» Problemler ve Görevler:
- a) Okuma metninde “İstanbul’u bir Türk toprağı haline getirerek” sözleriyle başlayan paragrafı, ana bilgilerini koruyup kısaltarak yeniden yazın.
- b) Okuma metnine göre İstanbul’u bir Türk toprağı haline getiren kimdir?

» Okuma Metni:
────────────────────────────────────────
İstanbul’u bir Türk toprağı haline getirerek, tarihe damgasını vurmuş olan Fatih Sultan Mehmet'e, fetihte yer alan ecdadımıza ve bütün şehitlerimize Cenab-ı Allah'tan rahmet diliyorum.

Çok şükür bu fetih irade ve iddiasını hala taşıyoruz.

Türk milletinin özlemlerine tercüman olmak, fetih bilincini her alana yaymak için yürüyoruz.

Erzincan’ın önünü kapatan zalimlere karşı yürüyoruz.

Türklüğü Anadolu’dan çıkarmak için zaman ve fırsat kollayan iç ve dış mihraklara karşı sabır ve cesaretle yürüyoruz.

Kardeşliğimizle oynayan, insanımız arasına hendekler kazan, kazmaya azmeden soyu sopu karmakarışık olanlara karşı emin adımlarla yürüyoruz.

Bölünmemizi isteyen, küsmemizi, darılmamızı, kavgamızı projelendiren küresel plan ve yerli işbirlikçilerine karşı taviz vermeden yürüyoruz.

Biz yürüyoruz, onlar  geri çekiliyorlar.

Biz yürüyoruz, onlar sağa sola kaçışıyorlar.

Biz yürüyoruz, onlar vurgun yemiş gibi dibe iniyorlar.

Çünkü millet yürüyüşünün ne kadar kudret ve azamet dolu olduğunu biliyorlar.

Bu yürüyüşümüzde Erzincan’a ihtiyacımız vardır.

Bu yürüyüşümüzde Erzincan’ın destek ve himmeti lazımdır.

Şimdi soruyorum:

       Bizimle yürümek için hazır mısınız? (Evet)

       Zorbalara, bölücülere, Türk ve Türkiye düşmanlarına karşı bizimle yürüyecek misiniz? (Evet)

       İş için, aş için, mutlu ve huzurlu bir gelecek için bize katılacak mısınız? (Evet)

Bölünme rüyası görenler bu evetleri iyi duysun.

Topraklarımızda gözü olanlar bu evetlere dikkat etsin.

Erzincan varken, vatanın bağrına hançer saplamak isteyenler aradıkları imkanı bulamayacaklardır.

Erzincan dimdik dururken, Türkiye’yi parçalamak için pusuya yatmış alçaklar başlarını kaldıramayacaktır.

PKK’yla başkanlık pazarlığı yapan Erdoğan ayağını denk alsın.

İmralı canisi ve HDP’yle el altından yeni Anayasa ve Yeni Türkiye planlayan Davutoğlu ve çevresi akıllarını başlarına devşirsin.

Erzincan henüz teslim olmadı.

Erzincan’ın süngüsü henüz düşmedi.

Şimdi siz söyleyiniz ve sorduğum sorulara yüksek sesle cevap veriniz:

Vatana sahip çıkacak mısınız? (Evet)
────────────────────────────────────────
» İncelenen Veriler:

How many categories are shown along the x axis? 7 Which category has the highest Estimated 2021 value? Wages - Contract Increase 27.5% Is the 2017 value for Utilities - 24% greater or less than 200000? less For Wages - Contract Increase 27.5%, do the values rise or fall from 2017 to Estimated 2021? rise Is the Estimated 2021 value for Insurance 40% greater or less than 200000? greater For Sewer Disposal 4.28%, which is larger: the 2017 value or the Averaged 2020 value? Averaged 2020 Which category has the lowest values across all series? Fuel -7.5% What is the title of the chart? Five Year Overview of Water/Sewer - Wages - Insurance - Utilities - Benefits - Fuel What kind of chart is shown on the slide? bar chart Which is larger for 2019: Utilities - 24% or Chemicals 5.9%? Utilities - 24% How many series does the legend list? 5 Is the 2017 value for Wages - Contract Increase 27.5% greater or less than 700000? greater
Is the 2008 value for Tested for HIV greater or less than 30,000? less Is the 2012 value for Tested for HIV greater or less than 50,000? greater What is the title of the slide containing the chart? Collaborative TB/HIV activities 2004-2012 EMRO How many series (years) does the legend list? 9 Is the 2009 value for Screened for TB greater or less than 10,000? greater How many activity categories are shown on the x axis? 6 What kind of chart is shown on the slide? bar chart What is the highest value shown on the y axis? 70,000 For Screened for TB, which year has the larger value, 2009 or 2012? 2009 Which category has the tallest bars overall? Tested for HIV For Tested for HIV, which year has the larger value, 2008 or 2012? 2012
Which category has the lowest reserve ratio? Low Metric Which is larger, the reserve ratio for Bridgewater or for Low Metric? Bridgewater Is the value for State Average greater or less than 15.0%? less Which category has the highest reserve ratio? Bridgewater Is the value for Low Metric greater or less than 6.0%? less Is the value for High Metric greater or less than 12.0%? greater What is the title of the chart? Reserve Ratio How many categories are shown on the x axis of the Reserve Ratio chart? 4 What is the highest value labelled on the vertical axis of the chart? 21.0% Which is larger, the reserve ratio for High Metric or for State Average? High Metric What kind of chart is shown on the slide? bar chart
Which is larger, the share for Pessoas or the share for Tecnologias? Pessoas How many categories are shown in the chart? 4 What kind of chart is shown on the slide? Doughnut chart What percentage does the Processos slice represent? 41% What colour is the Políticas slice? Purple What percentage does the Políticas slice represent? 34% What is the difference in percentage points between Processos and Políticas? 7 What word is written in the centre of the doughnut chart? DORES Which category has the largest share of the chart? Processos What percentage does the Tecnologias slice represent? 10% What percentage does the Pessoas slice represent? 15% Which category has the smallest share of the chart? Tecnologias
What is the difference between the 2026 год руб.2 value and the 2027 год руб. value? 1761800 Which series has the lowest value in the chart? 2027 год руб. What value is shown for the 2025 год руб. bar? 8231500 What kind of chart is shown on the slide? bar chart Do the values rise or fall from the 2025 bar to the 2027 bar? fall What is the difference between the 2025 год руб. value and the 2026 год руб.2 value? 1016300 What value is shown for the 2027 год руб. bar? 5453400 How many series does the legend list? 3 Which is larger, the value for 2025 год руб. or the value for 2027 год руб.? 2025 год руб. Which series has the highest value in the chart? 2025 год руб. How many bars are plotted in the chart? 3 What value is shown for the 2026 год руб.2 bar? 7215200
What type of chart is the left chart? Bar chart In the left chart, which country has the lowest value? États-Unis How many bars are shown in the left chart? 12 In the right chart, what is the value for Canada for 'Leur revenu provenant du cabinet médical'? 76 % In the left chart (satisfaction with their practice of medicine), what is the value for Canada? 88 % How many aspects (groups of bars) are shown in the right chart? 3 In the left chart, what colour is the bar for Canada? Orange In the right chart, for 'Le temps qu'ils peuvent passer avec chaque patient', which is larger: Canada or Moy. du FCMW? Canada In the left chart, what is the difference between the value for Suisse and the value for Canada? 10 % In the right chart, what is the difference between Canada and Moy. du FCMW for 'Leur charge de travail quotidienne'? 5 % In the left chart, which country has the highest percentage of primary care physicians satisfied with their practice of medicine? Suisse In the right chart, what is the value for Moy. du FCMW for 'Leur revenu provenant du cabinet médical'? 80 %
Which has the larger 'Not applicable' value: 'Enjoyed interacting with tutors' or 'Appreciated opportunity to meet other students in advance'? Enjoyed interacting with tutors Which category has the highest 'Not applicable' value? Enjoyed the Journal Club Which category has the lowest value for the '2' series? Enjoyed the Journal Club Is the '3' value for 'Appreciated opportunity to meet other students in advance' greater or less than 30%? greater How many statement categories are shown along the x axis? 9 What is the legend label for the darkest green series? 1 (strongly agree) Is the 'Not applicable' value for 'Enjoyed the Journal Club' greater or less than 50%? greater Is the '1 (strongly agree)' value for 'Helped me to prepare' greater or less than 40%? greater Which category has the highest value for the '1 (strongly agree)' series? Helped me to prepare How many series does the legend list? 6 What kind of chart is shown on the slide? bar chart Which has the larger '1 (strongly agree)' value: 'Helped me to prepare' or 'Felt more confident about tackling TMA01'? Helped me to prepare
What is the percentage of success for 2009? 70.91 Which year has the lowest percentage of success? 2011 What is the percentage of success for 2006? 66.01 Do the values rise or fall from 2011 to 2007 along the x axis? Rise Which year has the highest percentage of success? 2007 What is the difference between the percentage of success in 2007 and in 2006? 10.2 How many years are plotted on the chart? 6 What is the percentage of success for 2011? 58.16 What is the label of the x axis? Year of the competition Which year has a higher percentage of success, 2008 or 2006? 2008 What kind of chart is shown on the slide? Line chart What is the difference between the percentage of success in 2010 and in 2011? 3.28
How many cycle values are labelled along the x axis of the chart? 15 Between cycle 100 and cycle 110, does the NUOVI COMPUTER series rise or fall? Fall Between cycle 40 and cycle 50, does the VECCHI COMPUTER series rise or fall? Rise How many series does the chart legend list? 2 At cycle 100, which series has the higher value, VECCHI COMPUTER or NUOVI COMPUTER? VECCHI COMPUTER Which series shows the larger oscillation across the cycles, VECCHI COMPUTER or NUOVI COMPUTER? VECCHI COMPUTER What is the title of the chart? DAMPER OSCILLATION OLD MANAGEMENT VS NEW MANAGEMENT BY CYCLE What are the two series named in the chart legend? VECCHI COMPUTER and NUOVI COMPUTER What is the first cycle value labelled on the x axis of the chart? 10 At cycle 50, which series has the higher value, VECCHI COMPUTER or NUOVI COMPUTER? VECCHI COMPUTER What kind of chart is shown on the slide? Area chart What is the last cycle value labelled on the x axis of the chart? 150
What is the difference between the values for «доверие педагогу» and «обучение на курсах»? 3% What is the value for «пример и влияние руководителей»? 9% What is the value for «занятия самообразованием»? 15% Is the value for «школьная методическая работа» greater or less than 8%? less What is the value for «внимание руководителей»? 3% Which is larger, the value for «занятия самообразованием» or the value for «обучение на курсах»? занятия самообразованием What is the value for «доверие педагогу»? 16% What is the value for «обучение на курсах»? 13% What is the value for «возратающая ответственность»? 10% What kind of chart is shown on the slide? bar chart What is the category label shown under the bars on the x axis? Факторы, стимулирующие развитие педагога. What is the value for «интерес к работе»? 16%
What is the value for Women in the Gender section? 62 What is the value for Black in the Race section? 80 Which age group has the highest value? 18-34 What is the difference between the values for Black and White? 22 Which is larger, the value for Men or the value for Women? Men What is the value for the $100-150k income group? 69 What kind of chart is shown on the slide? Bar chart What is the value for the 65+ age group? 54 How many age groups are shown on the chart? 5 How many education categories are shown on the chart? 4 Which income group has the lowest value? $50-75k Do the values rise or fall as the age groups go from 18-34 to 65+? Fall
────────────────────────────────────────
» Görev Çıktıları:
- a) İstanbul’u Türk toprağı yapan Fatih Sultan Mehmet’e, fetihteki ecdadımıza ve tüm şehitlerimize Allah’tan rahmet diliyorum.

- b) Fatih Sultan Mehmet.